Shelby had granted some interviews, declined others, especially those outlets that wished to sensationalize the story. Once her photo was released, the television requests escalated—so did her requests for dates. Reddic joked if she wasn’t careful, she might find herself no longer single.
She was scheduled to leave Fairbanks in a day or two, her research lab at UCLA beckoning, yet she was resistant to fly south just yet. The story was here, even without the UCO, and once it was found, she didn’t wish to be thousands of miles away. It would be found, she was convinced. Plus, the mysterious large adult primate ulna bone resting on the counter in front of her continued to gnaw at her sense of scientific inquiry. She wanted to get back to Little Okpilak Glacier and find more adult remains where this came from.
Shelby returned to the flat certified mail envelope a lab tech had just dropped off. She read the address—Reddic’s Center of Primatology, University of California, Los Angeles. Her pulse edged up. The DNA results.
She’d only started to open it when John knocked on her open door. “What do you have there, more fan mail?” he joked.
She smiled, tearing the flap tab open. “I’m sure you’ve had your share.”
Entering, he asked, “Did you see Astor and the president of SETI on the late show last night?”
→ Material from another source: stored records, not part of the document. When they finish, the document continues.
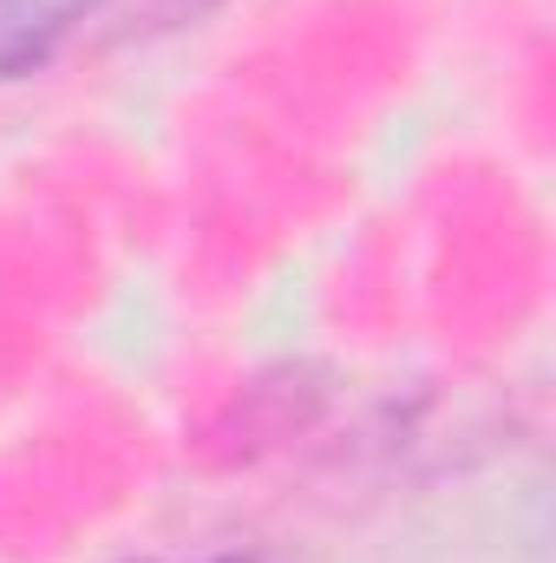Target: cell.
I'll use <instances>...</instances> for the list:
<instances>
[{
    "mask_svg": "<svg viewBox=\"0 0 556 563\" xmlns=\"http://www.w3.org/2000/svg\"><path fill=\"white\" fill-rule=\"evenodd\" d=\"M99 13L105 0H0V86L53 66Z\"/></svg>",
    "mask_w": 556,
    "mask_h": 563,
    "instance_id": "obj_1",
    "label": "cell"
},
{
    "mask_svg": "<svg viewBox=\"0 0 556 563\" xmlns=\"http://www.w3.org/2000/svg\"><path fill=\"white\" fill-rule=\"evenodd\" d=\"M203 563H263V558H243V551H230V558H203Z\"/></svg>",
    "mask_w": 556,
    "mask_h": 563,
    "instance_id": "obj_2",
    "label": "cell"
}]
</instances>
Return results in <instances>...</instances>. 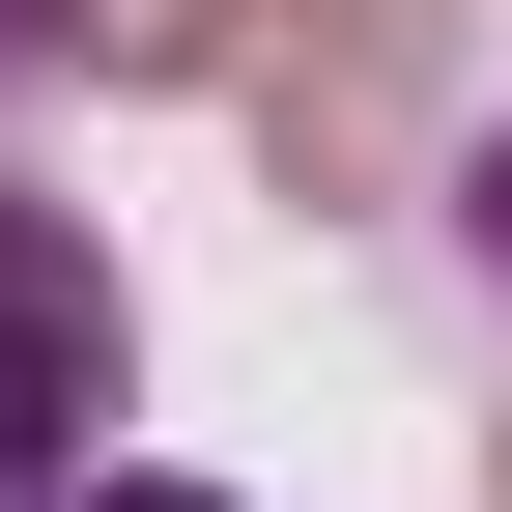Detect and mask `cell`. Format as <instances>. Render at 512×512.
<instances>
[{
  "mask_svg": "<svg viewBox=\"0 0 512 512\" xmlns=\"http://www.w3.org/2000/svg\"><path fill=\"white\" fill-rule=\"evenodd\" d=\"M57 57H86V86H228L256 0H57Z\"/></svg>",
  "mask_w": 512,
  "mask_h": 512,
  "instance_id": "7a4b0ae2",
  "label": "cell"
},
{
  "mask_svg": "<svg viewBox=\"0 0 512 512\" xmlns=\"http://www.w3.org/2000/svg\"><path fill=\"white\" fill-rule=\"evenodd\" d=\"M29 512H228V484H29Z\"/></svg>",
  "mask_w": 512,
  "mask_h": 512,
  "instance_id": "5b68a950",
  "label": "cell"
},
{
  "mask_svg": "<svg viewBox=\"0 0 512 512\" xmlns=\"http://www.w3.org/2000/svg\"><path fill=\"white\" fill-rule=\"evenodd\" d=\"M313 29H370V57H427V29H456V0H313Z\"/></svg>",
  "mask_w": 512,
  "mask_h": 512,
  "instance_id": "277c9868",
  "label": "cell"
},
{
  "mask_svg": "<svg viewBox=\"0 0 512 512\" xmlns=\"http://www.w3.org/2000/svg\"><path fill=\"white\" fill-rule=\"evenodd\" d=\"M29 57H57V0H0V86H29Z\"/></svg>",
  "mask_w": 512,
  "mask_h": 512,
  "instance_id": "8992f818",
  "label": "cell"
},
{
  "mask_svg": "<svg viewBox=\"0 0 512 512\" xmlns=\"http://www.w3.org/2000/svg\"><path fill=\"white\" fill-rule=\"evenodd\" d=\"M114 399H143V285H114L86 200H0V512L114 484Z\"/></svg>",
  "mask_w": 512,
  "mask_h": 512,
  "instance_id": "6da1fadb",
  "label": "cell"
},
{
  "mask_svg": "<svg viewBox=\"0 0 512 512\" xmlns=\"http://www.w3.org/2000/svg\"><path fill=\"white\" fill-rule=\"evenodd\" d=\"M484 512H512V456H484Z\"/></svg>",
  "mask_w": 512,
  "mask_h": 512,
  "instance_id": "52a82bcc",
  "label": "cell"
},
{
  "mask_svg": "<svg viewBox=\"0 0 512 512\" xmlns=\"http://www.w3.org/2000/svg\"><path fill=\"white\" fill-rule=\"evenodd\" d=\"M456 256H484V285H512V114H484V143H456Z\"/></svg>",
  "mask_w": 512,
  "mask_h": 512,
  "instance_id": "3957f363",
  "label": "cell"
}]
</instances>
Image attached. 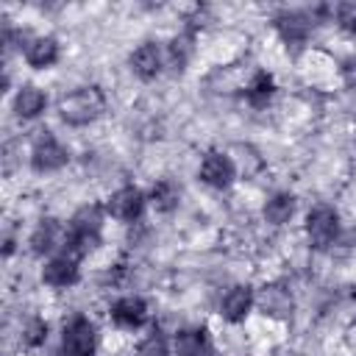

“I missed it. Sure it was all about the big hairy alien. Astor sure jumped on the ET bandwagon fast.” She gave him a questioning look that had nothing to do with the celebrity astrophysicist.
He stood next to her, indicating no. “Nothing. Mendle can’t understand why they can’t pick up the plane’s ELT—emergency locator transmitter.”
“They go off automatically, correct?”
“In theory, though for one reason or another they can fail.”
Watching her
pull some sheets from the envelope, he lifted the large ulna. “Sorry we weren’t given more time on Okpilak.”
“I’ll get back.” She perused the documents. “The DNA came back from the samples I sent.”
She felt his eyes on her as she studied the results. It was pretty much what she anticipated, very similar to modern-day gorillas and chimpanzees. Ninety-one percent similar. This wasn’t unexpected as it was generally accepted that all the great apes, including man, had a common ancestor going back ten million years.
“Any surprises?” John asked.
Shelby began to shake her head no, but then she reached the last line. “I’ll be damned,” she murmured. She reached for the large bone with one hand and set it beside the child primate skull. “Yes,” she said. “This I didn’t expect.”
“What?”
“They are both females.”
“Both?”
Shelby nodded. “We have two individuals here, and that’s not all.” She broke into a wide grin. “John, they are related. We have a mother and her daughter!”
At night the temperatures over the northern Bagley Icefield would dip to the low forties, even in July. The team of snow-kiters had been dropped off near the base of Mt. St. Elias several miles west of the Canadian border. The plan was to use their fifteen-meter Summit kites to fly-surf across the massive three-thousand-foot-thick sheet of ice utilizing the twenty-mile wind gusts. The views proved magnificent as they literally flew over the ice surrounded by the beautiful peaks of the Wrangell Mountains, carefully avoiding crevasses and the all too common columns of ice seracs and boulders protruding precipitously two stories into the air.
The third day they skimmed over what they thought were pieces of broken bedrock spread out over the smooth ice surface. It hadn’t snowed in a weeks, June and July being the dry months, so they didn’t think it odd until one of them stopped and picked up a piece.
“This is metal.” The metal field covered several square miles at least.